The use of tobacco and alcoholic beverages was acceptable to the Church of Christ. Her founder, Gilbert Cranmer, chewed tobacco, but was loved and accepted by her membership as the church’s founder and evangelist.

However, a sizable group of churches in New England, known as the Church of the First Born, had teachings similar to those of the Church of Christ. The group proposed that the two churches explore the possibility of uniting, but when it learned that Cranmer used tobacco, it cancelled the talks. One of the group’s leading ministers wrote in a letter, published in The Hope of Israel (December 23, 1864), “as far as the use of tobacco is concerned, I am happy to say the Church of the First Born . . . regards it as a dirty, loathsome, expensive, unhealthy practice, from which every disciple of Christ should abstain.”

The Church of God in Wisconsin also interacted with the Church of Christ by sending representatives to attend her quarterly, churchwide meetings throughout the 1860s, and frequent exchanges of ministers occurred between the Church of God and the churches in Michigan, Iowa, and Missouri. But the leadership of the Church of God never proposed to affiliate with the Church of Christ, nor any of her sister churches, possibly because she accepted Cranmer’s use of tobacco.

 

Tobacco, alcohol, dress

Andrew N. Dugger became president of the General Conference in 1921 and was the first to challenge the Church to condemn the use of tobacco and alcoholic beverages. His reforms met with resistance in some quarters of the Church. This prompted him to urge the General Conference-in-session to adopt resolutions requiring the membership to refrain from using tobacco and alcohol.

▸ **TO DO**
**a)** In the passage on tobacco in the church, reproduce verbatim the stretch from "Tobacco, alcohol, dress" through "tobacco and alcohol.".
**b)** According to the passage on tobacco in the church, in what year did Andrew N. Dugger become president of the General Conference?

Items from a dataset

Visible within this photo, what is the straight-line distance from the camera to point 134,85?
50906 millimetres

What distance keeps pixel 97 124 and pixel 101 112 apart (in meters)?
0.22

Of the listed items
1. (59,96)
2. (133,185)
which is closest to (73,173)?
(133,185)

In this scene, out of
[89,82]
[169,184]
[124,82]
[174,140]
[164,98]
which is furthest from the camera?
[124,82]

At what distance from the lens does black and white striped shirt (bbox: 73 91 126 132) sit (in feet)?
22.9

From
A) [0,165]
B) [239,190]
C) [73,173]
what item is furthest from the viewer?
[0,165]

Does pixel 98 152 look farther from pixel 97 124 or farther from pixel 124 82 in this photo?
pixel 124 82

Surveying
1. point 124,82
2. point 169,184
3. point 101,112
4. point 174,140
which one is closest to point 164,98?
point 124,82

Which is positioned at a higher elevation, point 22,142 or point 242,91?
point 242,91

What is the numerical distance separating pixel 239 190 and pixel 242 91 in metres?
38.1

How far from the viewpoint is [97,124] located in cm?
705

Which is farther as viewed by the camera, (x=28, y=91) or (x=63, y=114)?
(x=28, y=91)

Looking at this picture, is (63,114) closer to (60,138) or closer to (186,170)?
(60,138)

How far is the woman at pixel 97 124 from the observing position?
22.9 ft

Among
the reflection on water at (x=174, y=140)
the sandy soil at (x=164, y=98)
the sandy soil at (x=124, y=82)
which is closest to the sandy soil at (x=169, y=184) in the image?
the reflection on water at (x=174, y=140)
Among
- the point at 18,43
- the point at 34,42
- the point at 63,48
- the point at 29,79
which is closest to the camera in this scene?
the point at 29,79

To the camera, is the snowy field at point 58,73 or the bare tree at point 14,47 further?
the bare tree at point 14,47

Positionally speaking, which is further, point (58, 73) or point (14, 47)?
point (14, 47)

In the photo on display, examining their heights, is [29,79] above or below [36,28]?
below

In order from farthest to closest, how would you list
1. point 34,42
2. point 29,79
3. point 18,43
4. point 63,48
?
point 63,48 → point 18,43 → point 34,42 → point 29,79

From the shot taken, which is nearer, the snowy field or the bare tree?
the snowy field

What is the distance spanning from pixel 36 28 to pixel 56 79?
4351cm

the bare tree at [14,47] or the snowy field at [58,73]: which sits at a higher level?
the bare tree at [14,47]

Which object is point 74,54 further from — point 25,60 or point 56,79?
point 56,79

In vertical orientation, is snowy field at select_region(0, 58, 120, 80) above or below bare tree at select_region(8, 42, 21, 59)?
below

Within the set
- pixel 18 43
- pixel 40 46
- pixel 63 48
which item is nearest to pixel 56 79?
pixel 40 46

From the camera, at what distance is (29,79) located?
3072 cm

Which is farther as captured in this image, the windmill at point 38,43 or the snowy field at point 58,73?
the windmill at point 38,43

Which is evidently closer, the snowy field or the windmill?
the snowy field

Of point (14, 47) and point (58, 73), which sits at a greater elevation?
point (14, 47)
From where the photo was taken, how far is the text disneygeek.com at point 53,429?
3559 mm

▸ **ANSWER LIST**
**a)**
Tobacco, alcohol, dress

Andrew N. Dugger became president of the General Conference in 1921 and was the first to challenge the Church to condemn the use of tobacco and alcoholic beverages. His reforms met with resistance in some quarters of the Church. This prompted him to urge the General Conference-in-session to adopt resolutions requiring the membership to refrain from using tobacco and alcohol.

**b)** 1921